Family, Faith Driving Chaparral’s Top ‘Bird

Colten Kresl jogs out of the tunnel and takes his place in the middle of the Chaparral Firebirds’ lay-up line.

The stoic, 6-foot senior rubs the palms of his hands together before taking a bounce pass and casually gliding in for a layup.

A few minutes later Kresl steps through the small human tunnel of teammates slapping five as his name is announced as one of Chap’s starting guards.

Shortly thereafter the whistle blows, the ball is tossed and Kresl’s basketball switch is powered on.

“He has a fire,” Firebirds’ head coach Dan Peterson said of his starting point guard to Sports360AZ.com. “He wants to go out there and compete and play the best he can every time…the other guys see that and they feed off that.”

Kresl’s “fire” for the game comes from a family tree of basketball standouts and an internal motivation for one whose career was cut short far too early. His older brother Logan was diagnosed with brain cancer at age seven.

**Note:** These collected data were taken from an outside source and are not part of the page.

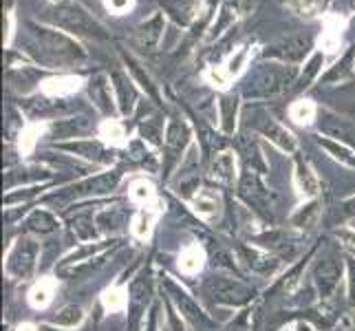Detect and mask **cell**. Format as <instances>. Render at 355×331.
I'll return each mask as SVG.
<instances>
[{
    "mask_svg": "<svg viewBox=\"0 0 355 331\" xmlns=\"http://www.w3.org/2000/svg\"><path fill=\"white\" fill-rule=\"evenodd\" d=\"M31 29V51L44 65H69L84 58L80 44L69 40L67 35L49 29H38L35 24H29Z\"/></svg>",
    "mask_w": 355,
    "mask_h": 331,
    "instance_id": "cell-1",
    "label": "cell"
},
{
    "mask_svg": "<svg viewBox=\"0 0 355 331\" xmlns=\"http://www.w3.org/2000/svg\"><path fill=\"white\" fill-rule=\"evenodd\" d=\"M293 80H296V69L293 67H278V65H265L254 76L245 82V95L248 97H272L287 91Z\"/></svg>",
    "mask_w": 355,
    "mask_h": 331,
    "instance_id": "cell-2",
    "label": "cell"
},
{
    "mask_svg": "<svg viewBox=\"0 0 355 331\" xmlns=\"http://www.w3.org/2000/svg\"><path fill=\"white\" fill-rule=\"evenodd\" d=\"M46 18L71 33L91 35V38H106V31L102 24L93 16H89L80 5H60L49 11Z\"/></svg>",
    "mask_w": 355,
    "mask_h": 331,
    "instance_id": "cell-3",
    "label": "cell"
},
{
    "mask_svg": "<svg viewBox=\"0 0 355 331\" xmlns=\"http://www.w3.org/2000/svg\"><path fill=\"white\" fill-rule=\"evenodd\" d=\"M205 294L218 305H227V307H243L254 300V289L245 285L239 278L227 276H210L203 283Z\"/></svg>",
    "mask_w": 355,
    "mask_h": 331,
    "instance_id": "cell-4",
    "label": "cell"
},
{
    "mask_svg": "<svg viewBox=\"0 0 355 331\" xmlns=\"http://www.w3.org/2000/svg\"><path fill=\"white\" fill-rule=\"evenodd\" d=\"M38 254H40L38 241L31 237H20L7 252L5 272L16 280L31 278L35 272V265H38Z\"/></svg>",
    "mask_w": 355,
    "mask_h": 331,
    "instance_id": "cell-5",
    "label": "cell"
},
{
    "mask_svg": "<svg viewBox=\"0 0 355 331\" xmlns=\"http://www.w3.org/2000/svg\"><path fill=\"white\" fill-rule=\"evenodd\" d=\"M164 280V289H166V296L168 300L175 305V307L188 318V321L194 325V327H201V329H212L214 323H212V318L205 314V309L201 307V305L194 300L188 289H183L179 283H175L170 276H162Z\"/></svg>",
    "mask_w": 355,
    "mask_h": 331,
    "instance_id": "cell-6",
    "label": "cell"
},
{
    "mask_svg": "<svg viewBox=\"0 0 355 331\" xmlns=\"http://www.w3.org/2000/svg\"><path fill=\"white\" fill-rule=\"evenodd\" d=\"M153 300V280L150 276L141 272L130 283L128 289V331H141L146 321V309Z\"/></svg>",
    "mask_w": 355,
    "mask_h": 331,
    "instance_id": "cell-7",
    "label": "cell"
},
{
    "mask_svg": "<svg viewBox=\"0 0 355 331\" xmlns=\"http://www.w3.org/2000/svg\"><path fill=\"white\" fill-rule=\"evenodd\" d=\"M239 194L248 201V205H252L256 212L263 217H272V197H269L267 188L263 186V181L259 179V175L254 173V168L248 170L241 179L239 186Z\"/></svg>",
    "mask_w": 355,
    "mask_h": 331,
    "instance_id": "cell-8",
    "label": "cell"
},
{
    "mask_svg": "<svg viewBox=\"0 0 355 331\" xmlns=\"http://www.w3.org/2000/svg\"><path fill=\"white\" fill-rule=\"evenodd\" d=\"M311 276H313V285L318 289V296L322 300L331 298V294L336 291L340 278H342V263H338V259H334V256L318 259Z\"/></svg>",
    "mask_w": 355,
    "mask_h": 331,
    "instance_id": "cell-9",
    "label": "cell"
},
{
    "mask_svg": "<svg viewBox=\"0 0 355 331\" xmlns=\"http://www.w3.org/2000/svg\"><path fill=\"white\" fill-rule=\"evenodd\" d=\"M311 49V40L304 35H289V38L280 40L272 46H267L265 58H278L283 62H300Z\"/></svg>",
    "mask_w": 355,
    "mask_h": 331,
    "instance_id": "cell-10",
    "label": "cell"
},
{
    "mask_svg": "<svg viewBox=\"0 0 355 331\" xmlns=\"http://www.w3.org/2000/svg\"><path fill=\"white\" fill-rule=\"evenodd\" d=\"M119 177L121 175L117 170H111V173L97 175L93 179L78 183V186H73V190H76V197H100V194H108L117 188Z\"/></svg>",
    "mask_w": 355,
    "mask_h": 331,
    "instance_id": "cell-11",
    "label": "cell"
},
{
    "mask_svg": "<svg viewBox=\"0 0 355 331\" xmlns=\"http://www.w3.org/2000/svg\"><path fill=\"white\" fill-rule=\"evenodd\" d=\"M162 31H164V16L155 14L150 20L141 22L137 31H135V44H137L141 51H153L159 38H162Z\"/></svg>",
    "mask_w": 355,
    "mask_h": 331,
    "instance_id": "cell-12",
    "label": "cell"
},
{
    "mask_svg": "<svg viewBox=\"0 0 355 331\" xmlns=\"http://www.w3.org/2000/svg\"><path fill=\"white\" fill-rule=\"evenodd\" d=\"M259 130L265 135L269 142L276 144L280 151H285V153L296 151V139H293V135L285 126H280L276 119L265 117L263 121H259Z\"/></svg>",
    "mask_w": 355,
    "mask_h": 331,
    "instance_id": "cell-13",
    "label": "cell"
},
{
    "mask_svg": "<svg viewBox=\"0 0 355 331\" xmlns=\"http://www.w3.org/2000/svg\"><path fill=\"white\" fill-rule=\"evenodd\" d=\"M320 133L331 135V137H336L340 144H345V146H349V148L355 151V126L351 124V121L342 119V117L327 115L324 121L320 124Z\"/></svg>",
    "mask_w": 355,
    "mask_h": 331,
    "instance_id": "cell-14",
    "label": "cell"
},
{
    "mask_svg": "<svg viewBox=\"0 0 355 331\" xmlns=\"http://www.w3.org/2000/svg\"><path fill=\"white\" fill-rule=\"evenodd\" d=\"M239 254H241V261H245V265L256 274H272L278 267L276 259H272L269 254L256 250V248H241Z\"/></svg>",
    "mask_w": 355,
    "mask_h": 331,
    "instance_id": "cell-15",
    "label": "cell"
},
{
    "mask_svg": "<svg viewBox=\"0 0 355 331\" xmlns=\"http://www.w3.org/2000/svg\"><path fill=\"white\" fill-rule=\"evenodd\" d=\"M293 181H296V188L304 197H315L318 190H320V183H318V177L311 170V166L307 162H302L298 157L296 159V170H293Z\"/></svg>",
    "mask_w": 355,
    "mask_h": 331,
    "instance_id": "cell-16",
    "label": "cell"
},
{
    "mask_svg": "<svg viewBox=\"0 0 355 331\" xmlns=\"http://www.w3.org/2000/svg\"><path fill=\"white\" fill-rule=\"evenodd\" d=\"M58 148L62 151H69V153H76V155H82L87 159H93V162H113V157L106 153V148L102 144L97 142H71V144H60Z\"/></svg>",
    "mask_w": 355,
    "mask_h": 331,
    "instance_id": "cell-17",
    "label": "cell"
},
{
    "mask_svg": "<svg viewBox=\"0 0 355 331\" xmlns=\"http://www.w3.org/2000/svg\"><path fill=\"white\" fill-rule=\"evenodd\" d=\"M210 177L225 183V186H230V183H234L236 179V162H234V155L232 153H218L214 157V162L210 166Z\"/></svg>",
    "mask_w": 355,
    "mask_h": 331,
    "instance_id": "cell-18",
    "label": "cell"
},
{
    "mask_svg": "<svg viewBox=\"0 0 355 331\" xmlns=\"http://www.w3.org/2000/svg\"><path fill=\"white\" fill-rule=\"evenodd\" d=\"M126 226V212L121 207H106L95 214V228L104 235H115Z\"/></svg>",
    "mask_w": 355,
    "mask_h": 331,
    "instance_id": "cell-19",
    "label": "cell"
},
{
    "mask_svg": "<svg viewBox=\"0 0 355 331\" xmlns=\"http://www.w3.org/2000/svg\"><path fill=\"white\" fill-rule=\"evenodd\" d=\"M190 139V128L183 119H173L168 124V130H166V148L170 155L175 153H181L183 146L188 144Z\"/></svg>",
    "mask_w": 355,
    "mask_h": 331,
    "instance_id": "cell-20",
    "label": "cell"
},
{
    "mask_svg": "<svg viewBox=\"0 0 355 331\" xmlns=\"http://www.w3.org/2000/svg\"><path fill=\"white\" fill-rule=\"evenodd\" d=\"M113 87L117 91V102L121 108V115H130L135 108V100H137V93L132 89V82L124 78L121 73H113Z\"/></svg>",
    "mask_w": 355,
    "mask_h": 331,
    "instance_id": "cell-21",
    "label": "cell"
},
{
    "mask_svg": "<svg viewBox=\"0 0 355 331\" xmlns=\"http://www.w3.org/2000/svg\"><path fill=\"white\" fill-rule=\"evenodd\" d=\"M24 228L29 232H35V235H51V232H55L60 228V223L51 212L35 210L27 217V221H24Z\"/></svg>",
    "mask_w": 355,
    "mask_h": 331,
    "instance_id": "cell-22",
    "label": "cell"
},
{
    "mask_svg": "<svg viewBox=\"0 0 355 331\" xmlns=\"http://www.w3.org/2000/svg\"><path fill=\"white\" fill-rule=\"evenodd\" d=\"M53 294H55V280L53 278H42L40 283H35L31 287V291H29L31 307H35V309L46 307V305L53 300Z\"/></svg>",
    "mask_w": 355,
    "mask_h": 331,
    "instance_id": "cell-23",
    "label": "cell"
},
{
    "mask_svg": "<svg viewBox=\"0 0 355 331\" xmlns=\"http://www.w3.org/2000/svg\"><path fill=\"white\" fill-rule=\"evenodd\" d=\"M203 261H205V254H203V250L199 248V245H188V248L183 250L181 256H179V269L183 274L192 276V274L201 272Z\"/></svg>",
    "mask_w": 355,
    "mask_h": 331,
    "instance_id": "cell-24",
    "label": "cell"
},
{
    "mask_svg": "<svg viewBox=\"0 0 355 331\" xmlns=\"http://www.w3.org/2000/svg\"><path fill=\"white\" fill-rule=\"evenodd\" d=\"M84 321V312L80 305H67V307L60 309L58 316H53L51 321H49V325L51 327H62V329H73L82 325Z\"/></svg>",
    "mask_w": 355,
    "mask_h": 331,
    "instance_id": "cell-25",
    "label": "cell"
},
{
    "mask_svg": "<svg viewBox=\"0 0 355 331\" xmlns=\"http://www.w3.org/2000/svg\"><path fill=\"white\" fill-rule=\"evenodd\" d=\"M318 144L322 146V148L331 155L334 159H338L340 164H345V166H349V168H353L355 170V151L353 148H349V146H345V144H340V142H334V139H318Z\"/></svg>",
    "mask_w": 355,
    "mask_h": 331,
    "instance_id": "cell-26",
    "label": "cell"
},
{
    "mask_svg": "<svg viewBox=\"0 0 355 331\" xmlns=\"http://www.w3.org/2000/svg\"><path fill=\"white\" fill-rule=\"evenodd\" d=\"M155 219H157V214L150 210V207H141V210L132 217V223H130L132 235L137 237L139 241H146V239L150 237V232H153Z\"/></svg>",
    "mask_w": 355,
    "mask_h": 331,
    "instance_id": "cell-27",
    "label": "cell"
},
{
    "mask_svg": "<svg viewBox=\"0 0 355 331\" xmlns=\"http://www.w3.org/2000/svg\"><path fill=\"white\" fill-rule=\"evenodd\" d=\"M218 108H221V121H223V133L232 135L236 126V110H239V97L236 95H223L221 102H218Z\"/></svg>",
    "mask_w": 355,
    "mask_h": 331,
    "instance_id": "cell-28",
    "label": "cell"
},
{
    "mask_svg": "<svg viewBox=\"0 0 355 331\" xmlns=\"http://www.w3.org/2000/svg\"><path fill=\"white\" fill-rule=\"evenodd\" d=\"M91 97H93V102L95 106L102 110V113H111V108H113V100H111V91H108V84L104 78H95L91 82Z\"/></svg>",
    "mask_w": 355,
    "mask_h": 331,
    "instance_id": "cell-29",
    "label": "cell"
},
{
    "mask_svg": "<svg viewBox=\"0 0 355 331\" xmlns=\"http://www.w3.org/2000/svg\"><path fill=\"white\" fill-rule=\"evenodd\" d=\"M102 303L108 312H119L128 307V291H124L121 287H108L102 294Z\"/></svg>",
    "mask_w": 355,
    "mask_h": 331,
    "instance_id": "cell-30",
    "label": "cell"
},
{
    "mask_svg": "<svg viewBox=\"0 0 355 331\" xmlns=\"http://www.w3.org/2000/svg\"><path fill=\"white\" fill-rule=\"evenodd\" d=\"M194 210L199 212L201 219L212 221L218 214V201L212 197V194L201 192V194H197V197H194Z\"/></svg>",
    "mask_w": 355,
    "mask_h": 331,
    "instance_id": "cell-31",
    "label": "cell"
},
{
    "mask_svg": "<svg viewBox=\"0 0 355 331\" xmlns=\"http://www.w3.org/2000/svg\"><path fill=\"white\" fill-rule=\"evenodd\" d=\"M128 197H130V201L139 203V205L150 203V201L155 199V188H153V183L144 181V179L135 181L132 186H130V190H128Z\"/></svg>",
    "mask_w": 355,
    "mask_h": 331,
    "instance_id": "cell-32",
    "label": "cell"
},
{
    "mask_svg": "<svg viewBox=\"0 0 355 331\" xmlns=\"http://www.w3.org/2000/svg\"><path fill=\"white\" fill-rule=\"evenodd\" d=\"M289 115L296 124H311L315 117V106L307 100H300L289 108Z\"/></svg>",
    "mask_w": 355,
    "mask_h": 331,
    "instance_id": "cell-33",
    "label": "cell"
},
{
    "mask_svg": "<svg viewBox=\"0 0 355 331\" xmlns=\"http://www.w3.org/2000/svg\"><path fill=\"white\" fill-rule=\"evenodd\" d=\"M80 80L76 78H60V80H49L44 91L51 93V95H67V93H73L78 89Z\"/></svg>",
    "mask_w": 355,
    "mask_h": 331,
    "instance_id": "cell-34",
    "label": "cell"
},
{
    "mask_svg": "<svg viewBox=\"0 0 355 331\" xmlns=\"http://www.w3.org/2000/svg\"><path fill=\"white\" fill-rule=\"evenodd\" d=\"M95 219L89 214H80L73 219V232H78L80 239H93L95 237Z\"/></svg>",
    "mask_w": 355,
    "mask_h": 331,
    "instance_id": "cell-35",
    "label": "cell"
},
{
    "mask_svg": "<svg viewBox=\"0 0 355 331\" xmlns=\"http://www.w3.org/2000/svg\"><path fill=\"white\" fill-rule=\"evenodd\" d=\"M315 219H318V203H309V205L300 207V210L293 214V226L311 228L315 223Z\"/></svg>",
    "mask_w": 355,
    "mask_h": 331,
    "instance_id": "cell-36",
    "label": "cell"
},
{
    "mask_svg": "<svg viewBox=\"0 0 355 331\" xmlns=\"http://www.w3.org/2000/svg\"><path fill=\"white\" fill-rule=\"evenodd\" d=\"M353 58H355V46H351V49H349V53H347L345 58H342V62H338L331 71L327 73V76H324V82H334V80L345 78L347 73L351 71V67H349V65L353 62Z\"/></svg>",
    "mask_w": 355,
    "mask_h": 331,
    "instance_id": "cell-37",
    "label": "cell"
},
{
    "mask_svg": "<svg viewBox=\"0 0 355 331\" xmlns=\"http://www.w3.org/2000/svg\"><path fill=\"white\" fill-rule=\"evenodd\" d=\"M236 20V7L234 3H227L223 9H221V16H218V22L214 24V29H212V35H218V33H223L232 22Z\"/></svg>",
    "mask_w": 355,
    "mask_h": 331,
    "instance_id": "cell-38",
    "label": "cell"
},
{
    "mask_svg": "<svg viewBox=\"0 0 355 331\" xmlns=\"http://www.w3.org/2000/svg\"><path fill=\"white\" fill-rule=\"evenodd\" d=\"M329 3L331 0H296V7L304 16H318L329 7Z\"/></svg>",
    "mask_w": 355,
    "mask_h": 331,
    "instance_id": "cell-39",
    "label": "cell"
},
{
    "mask_svg": "<svg viewBox=\"0 0 355 331\" xmlns=\"http://www.w3.org/2000/svg\"><path fill=\"white\" fill-rule=\"evenodd\" d=\"M166 325H164V331H186V327H183L181 318L177 316V307L173 303H170L166 298Z\"/></svg>",
    "mask_w": 355,
    "mask_h": 331,
    "instance_id": "cell-40",
    "label": "cell"
},
{
    "mask_svg": "<svg viewBox=\"0 0 355 331\" xmlns=\"http://www.w3.org/2000/svg\"><path fill=\"white\" fill-rule=\"evenodd\" d=\"M102 135L106 139H113V142H121V137H124V128H121L117 121L108 119L106 124L102 126Z\"/></svg>",
    "mask_w": 355,
    "mask_h": 331,
    "instance_id": "cell-41",
    "label": "cell"
},
{
    "mask_svg": "<svg viewBox=\"0 0 355 331\" xmlns=\"http://www.w3.org/2000/svg\"><path fill=\"white\" fill-rule=\"evenodd\" d=\"M227 331H252V312L250 309H245L234 323L230 325Z\"/></svg>",
    "mask_w": 355,
    "mask_h": 331,
    "instance_id": "cell-42",
    "label": "cell"
},
{
    "mask_svg": "<svg viewBox=\"0 0 355 331\" xmlns=\"http://www.w3.org/2000/svg\"><path fill=\"white\" fill-rule=\"evenodd\" d=\"M347 274H349V305H355V256L347 259Z\"/></svg>",
    "mask_w": 355,
    "mask_h": 331,
    "instance_id": "cell-43",
    "label": "cell"
},
{
    "mask_svg": "<svg viewBox=\"0 0 355 331\" xmlns=\"http://www.w3.org/2000/svg\"><path fill=\"white\" fill-rule=\"evenodd\" d=\"M338 239L347 245L351 250V254L355 256V232H349V230H338Z\"/></svg>",
    "mask_w": 355,
    "mask_h": 331,
    "instance_id": "cell-44",
    "label": "cell"
},
{
    "mask_svg": "<svg viewBox=\"0 0 355 331\" xmlns=\"http://www.w3.org/2000/svg\"><path fill=\"white\" fill-rule=\"evenodd\" d=\"M106 5L111 7L113 11H124L130 5V0H106Z\"/></svg>",
    "mask_w": 355,
    "mask_h": 331,
    "instance_id": "cell-45",
    "label": "cell"
},
{
    "mask_svg": "<svg viewBox=\"0 0 355 331\" xmlns=\"http://www.w3.org/2000/svg\"><path fill=\"white\" fill-rule=\"evenodd\" d=\"M342 212H345L347 217H355V197L345 201V205H342Z\"/></svg>",
    "mask_w": 355,
    "mask_h": 331,
    "instance_id": "cell-46",
    "label": "cell"
},
{
    "mask_svg": "<svg viewBox=\"0 0 355 331\" xmlns=\"http://www.w3.org/2000/svg\"><path fill=\"white\" fill-rule=\"evenodd\" d=\"M296 331H313V327H311L309 323H302V321H298V323H296Z\"/></svg>",
    "mask_w": 355,
    "mask_h": 331,
    "instance_id": "cell-47",
    "label": "cell"
},
{
    "mask_svg": "<svg viewBox=\"0 0 355 331\" xmlns=\"http://www.w3.org/2000/svg\"><path fill=\"white\" fill-rule=\"evenodd\" d=\"M18 331H35V327H31V325H20Z\"/></svg>",
    "mask_w": 355,
    "mask_h": 331,
    "instance_id": "cell-48",
    "label": "cell"
},
{
    "mask_svg": "<svg viewBox=\"0 0 355 331\" xmlns=\"http://www.w3.org/2000/svg\"><path fill=\"white\" fill-rule=\"evenodd\" d=\"M353 329H355V327H353Z\"/></svg>",
    "mask_w": 355,
    "mask_h": 331,
    "instance_id": "cell-49",
    "label": "cell"
}]
</instances>
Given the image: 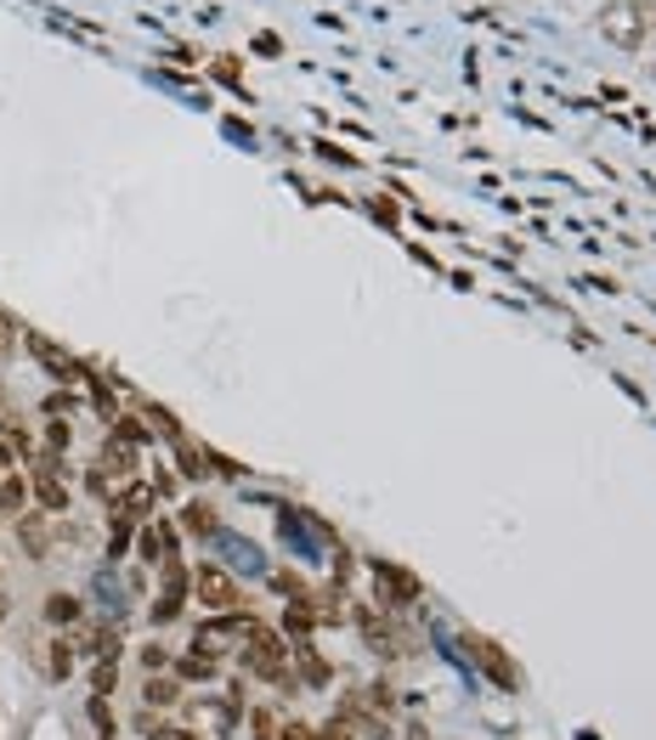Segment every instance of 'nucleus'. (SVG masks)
Returning a JSON list of instances; mask_svg holds the SVG:
<instances>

“He used to play basketball and he loved it more than anything,” the four-year varsity letterman Kresl said to Sports360AZ.com of his older sibling. “I was really young when it happened but he stuck through it. He watches all my games. He tells me what I do wrong and what I do right.”

What Kresl has done right is well, everything.

His scoring average year-to-year has climbed as consistently as a thermometer in the Phoenix summer. Through 13 games for the 11-3 ‘Birds, Kresl is averaging around 20 points per contest. He poured in 38 in a double-overtime loss to top-ranked Sunnyslope and was also named the MVP of the Paradise Valley Invitational. He scored 22 points Friday against perennial power Corona del Sol.

Now he’s hoping to join his mom Julie (TCU) and older sister Lexy (Colorado) as Kresl college basketball players. Jack Murphy and NAU has already offered and there is interest from several others as Colten’s game continues to evolve into 2017.

“It’s really heating up right now,” he said. “I’m talking to UNLV. I’m talking to Boise State. I’ve also talked to Sacramento State and GCU.”

One college coach described him as “a very confident player.”

A confidence which was strengthened by countless hours working on his game and more importantly, a family bond much bigger and deeper than basketball.